Overview

“Design a distributed job scheduler” is a common system-design interview question. It touches on several concepts related to a distributed environment. In this article, we shall learn about how to design a distributed job scheduler.

Functional Requirements

A task may be scheduled one time or multiple times as in a cron job by other microservices/services. For every task, a specific class can be made inheriting an interface, such that we can call that interface method later, on the worker nodes while executing the task. The results of executions of tasks will be stored and queryable.

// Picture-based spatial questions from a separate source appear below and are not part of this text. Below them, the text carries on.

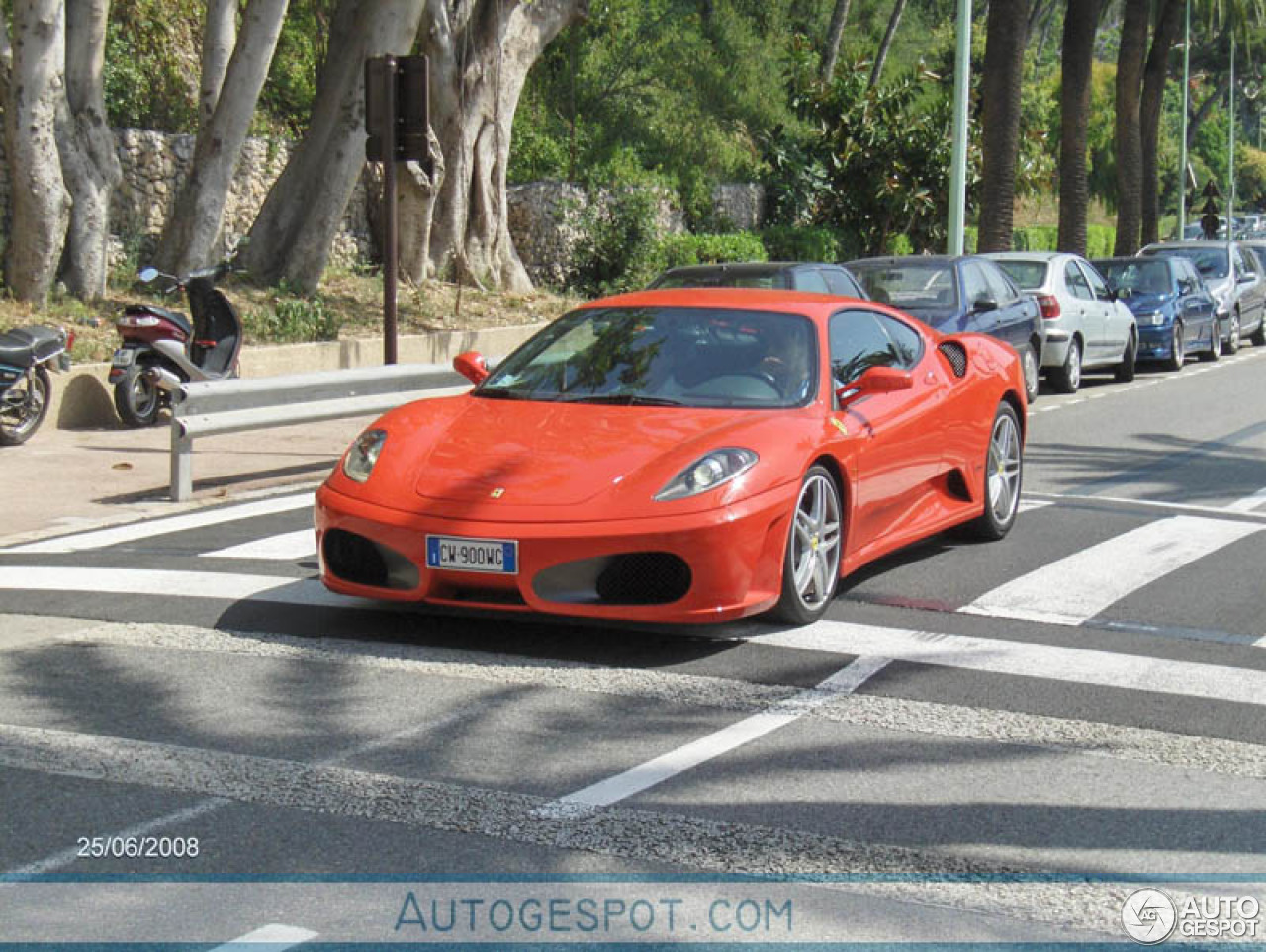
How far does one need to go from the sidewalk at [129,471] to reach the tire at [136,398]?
12cm

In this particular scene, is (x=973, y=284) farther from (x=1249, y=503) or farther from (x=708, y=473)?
(x=708, y=473)

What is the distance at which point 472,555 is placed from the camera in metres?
7.15

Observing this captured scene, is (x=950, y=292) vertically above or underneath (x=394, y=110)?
underneath

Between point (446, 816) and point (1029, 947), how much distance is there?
1.71m

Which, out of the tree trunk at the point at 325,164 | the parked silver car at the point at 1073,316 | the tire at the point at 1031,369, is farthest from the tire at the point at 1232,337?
the tree trunk at the point at 325,164

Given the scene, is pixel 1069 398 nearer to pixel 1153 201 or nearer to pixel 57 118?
pixel 57 118

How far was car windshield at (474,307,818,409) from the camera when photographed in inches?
324

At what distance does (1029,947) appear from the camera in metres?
4.30

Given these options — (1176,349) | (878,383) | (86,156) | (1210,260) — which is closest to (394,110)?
(86,156)

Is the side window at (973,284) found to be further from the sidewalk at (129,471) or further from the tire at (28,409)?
the tire at (28,409)

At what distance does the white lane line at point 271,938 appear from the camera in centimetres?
420

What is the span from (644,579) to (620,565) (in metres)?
0.12

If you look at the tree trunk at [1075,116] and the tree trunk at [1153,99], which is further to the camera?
the tree trunk at [1153,99]

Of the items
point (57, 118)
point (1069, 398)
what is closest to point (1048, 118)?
point (1069, 398)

Non-Functional Requirements

Scalability

Millions of jobs can be scheduled and executed in a day.

Durability

A job shouldn’t be lost and must persist.

Reliability

A job shouldn’t be dropped or performed later than scheduled.

Availability

It should be possible all the time to schedule and perform tasks. A task should be executed a minimum number of times (ideally one).

Domain Analysis

We first define a domain model that will be later transformed into a data model for Schema or a model for zooKeeper.

Job

It’s a task that has to be performed.

Properties

id, name, taskRunnerClass, priority, running, lastBeginTime, lastFinishTime, lastRunner, arguments (data)

Trigger

Tells when a task gets done. A job may have multiple triggers.

Many types of triggers are defined, such as oneTimeTrigger, cronTrigger, etc.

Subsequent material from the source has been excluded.